But the courts appear to be moving in the other direction. Last year there were significant decisions that expanded liability in Oklahoma, ... Texas, ... and West Virginia, where tavern and restaurant owners were held liable for the first time.
J. Goldberg, One for the Road; Liquor Liability Broadens, _ A.B.A.J. 85, 86 (June 1, 1987). Another writes:
The light of reforms so easily implemented by the various courts dimmed as it filtered through the state legislatures of Alaska, California, Florida, Oregon, and South Dakota. The legislatures of these states examined the liberal trend of the courts in applying civil liability to the purveyor of intoxicating beverages, and passed statutes which severely restricted the tides of judicial prohibition.
Rinden, at 962. Our experience in Iowa is similar, as illustrated by the legislature’s “abrogation” of our social host case, Clark v. Mincks.
At least one writer attributes the legislative constriction of civil damage actions to the direct influence of intensive liquor interest lobbying. Humphrey, Tennessee Sharply Cuts “Dramshop ” Liability, — Nat’l L.J. 3 (1986); see Comment, Server vs. Driver Liability: A Suggested Change to Reduce Drinking and Driving, — N. Ill.U.L.Rev. 257, 258 (1987). The effect of such lobbying is, perhaps, nowhere more obvious than in Iowa.
Similar questions involving narrowly drawn dramshop statutes, and the efforts of state courts to supplement the statutes, are found in the experiences of Minnesota, Ohio, and Colorado. The court in Trail v. Christian noted the restrictive scope of Minnesota’s dramshop statute and addressed the question whether a common-law claim should be recognized. According to the Minnesota court, the fact that the legislature had failed to include 3.2 beer (which was involved in Trail) in the dram-shop statute did not preclude a common-law suit based on the sale of 3.2 beer, stating:
We will not promote legislative silence to legislative preemption. To do so would immunize a certain segment of the liquor industry, namely, dispensers of 3.2 beer, from liability for negligent conduct to innocent third persons.

- **EXTRACTED RECORDS**
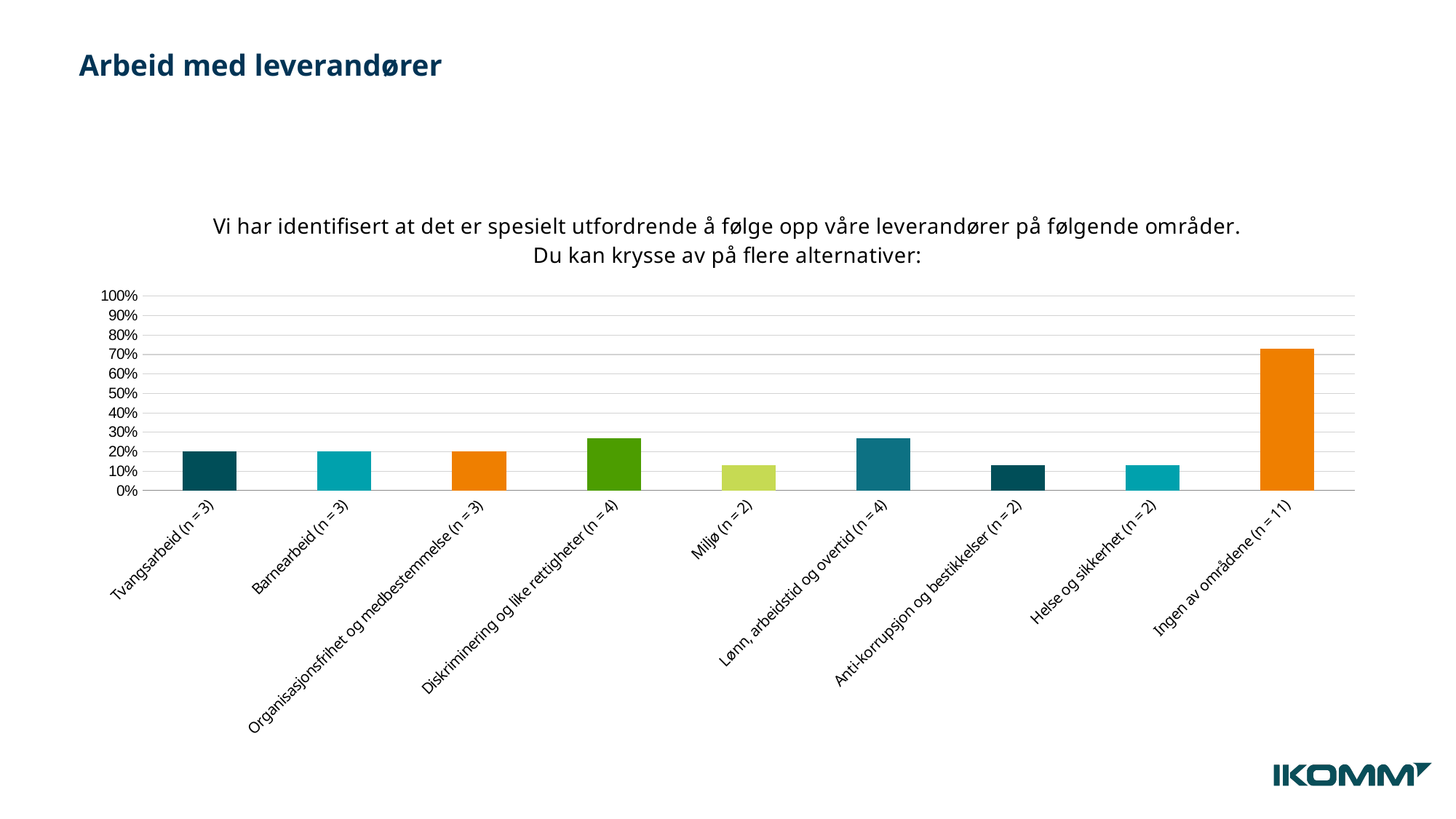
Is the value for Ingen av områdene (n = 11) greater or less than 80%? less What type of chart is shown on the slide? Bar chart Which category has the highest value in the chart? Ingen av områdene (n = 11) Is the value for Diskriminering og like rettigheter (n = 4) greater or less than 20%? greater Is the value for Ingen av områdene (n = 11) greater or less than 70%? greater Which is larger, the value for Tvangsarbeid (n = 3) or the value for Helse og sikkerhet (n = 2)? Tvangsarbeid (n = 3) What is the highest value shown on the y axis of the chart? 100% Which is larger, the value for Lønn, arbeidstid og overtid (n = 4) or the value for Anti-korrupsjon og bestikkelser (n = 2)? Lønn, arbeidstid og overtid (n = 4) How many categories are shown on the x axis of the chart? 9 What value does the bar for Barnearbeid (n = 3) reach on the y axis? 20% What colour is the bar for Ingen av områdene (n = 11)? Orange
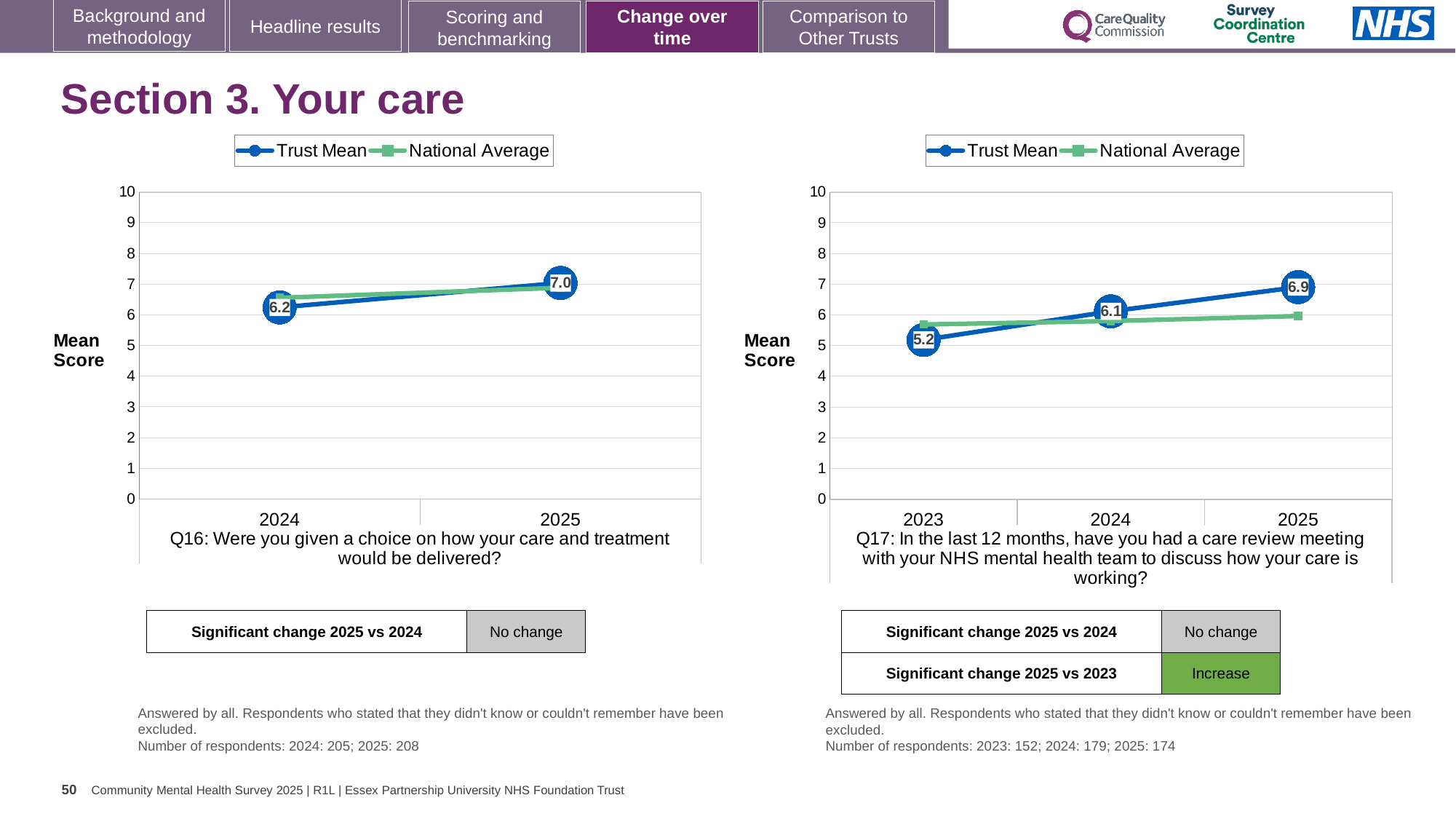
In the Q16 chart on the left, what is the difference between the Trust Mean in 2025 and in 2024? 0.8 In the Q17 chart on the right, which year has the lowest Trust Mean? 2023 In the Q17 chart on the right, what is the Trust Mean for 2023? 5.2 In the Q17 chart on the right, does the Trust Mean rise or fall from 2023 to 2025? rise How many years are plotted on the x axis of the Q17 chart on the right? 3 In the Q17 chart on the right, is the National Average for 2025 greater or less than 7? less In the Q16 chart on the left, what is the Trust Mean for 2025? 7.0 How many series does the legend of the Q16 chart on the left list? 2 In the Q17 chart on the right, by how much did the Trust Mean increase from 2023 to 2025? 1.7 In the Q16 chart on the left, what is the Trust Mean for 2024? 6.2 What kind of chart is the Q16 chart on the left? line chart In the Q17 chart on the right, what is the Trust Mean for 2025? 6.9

==

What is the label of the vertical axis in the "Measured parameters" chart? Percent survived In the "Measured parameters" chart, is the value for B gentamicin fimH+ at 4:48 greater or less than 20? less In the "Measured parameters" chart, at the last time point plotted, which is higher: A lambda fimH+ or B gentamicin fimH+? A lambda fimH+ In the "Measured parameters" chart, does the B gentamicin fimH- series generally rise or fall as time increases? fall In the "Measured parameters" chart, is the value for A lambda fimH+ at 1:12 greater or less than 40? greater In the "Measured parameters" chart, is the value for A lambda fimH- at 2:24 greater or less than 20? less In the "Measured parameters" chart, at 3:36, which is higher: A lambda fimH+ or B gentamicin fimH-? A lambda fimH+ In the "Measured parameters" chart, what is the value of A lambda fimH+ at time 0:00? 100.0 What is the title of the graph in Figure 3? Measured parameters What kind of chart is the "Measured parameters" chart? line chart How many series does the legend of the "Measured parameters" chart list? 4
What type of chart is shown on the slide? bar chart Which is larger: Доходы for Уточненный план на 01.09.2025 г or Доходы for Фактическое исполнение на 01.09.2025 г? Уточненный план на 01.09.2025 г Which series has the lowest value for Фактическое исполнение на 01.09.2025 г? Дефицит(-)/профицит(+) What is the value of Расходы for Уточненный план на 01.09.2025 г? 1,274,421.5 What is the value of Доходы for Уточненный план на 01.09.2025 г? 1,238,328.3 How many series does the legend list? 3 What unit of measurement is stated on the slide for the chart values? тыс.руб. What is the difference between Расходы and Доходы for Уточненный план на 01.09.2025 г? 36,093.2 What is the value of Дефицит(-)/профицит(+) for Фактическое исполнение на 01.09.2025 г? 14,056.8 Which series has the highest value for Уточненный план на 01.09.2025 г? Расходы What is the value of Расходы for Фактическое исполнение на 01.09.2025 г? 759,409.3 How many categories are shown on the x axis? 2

- **EXERCISE TASKS**
(1) Summarize the excerpt on dramshop liability in two sentences.
(2) According to the excerpt on dramshop liability, what Iowa social host case did the legislature abrogate?
The entries are separate material, unrelated to the excerpt on dramshop liability.

- **LIST OF ANSWERS**
(1) Courts in Oklahoma, Texas, and West Virginia expanded liability for those who serve alcohol. Legislatures in states such as Alaska, California, Florida, Oregon, South Dakota, and Iowa restricted that trend, which at least one writer attributes to liquor interest lobbying, while in Trail v. Christian a Minnesota court held that leaving 3.2 beer out of the dramshop statute did not bar a common-law suit over its sale.

(2) Clark v. Mincks.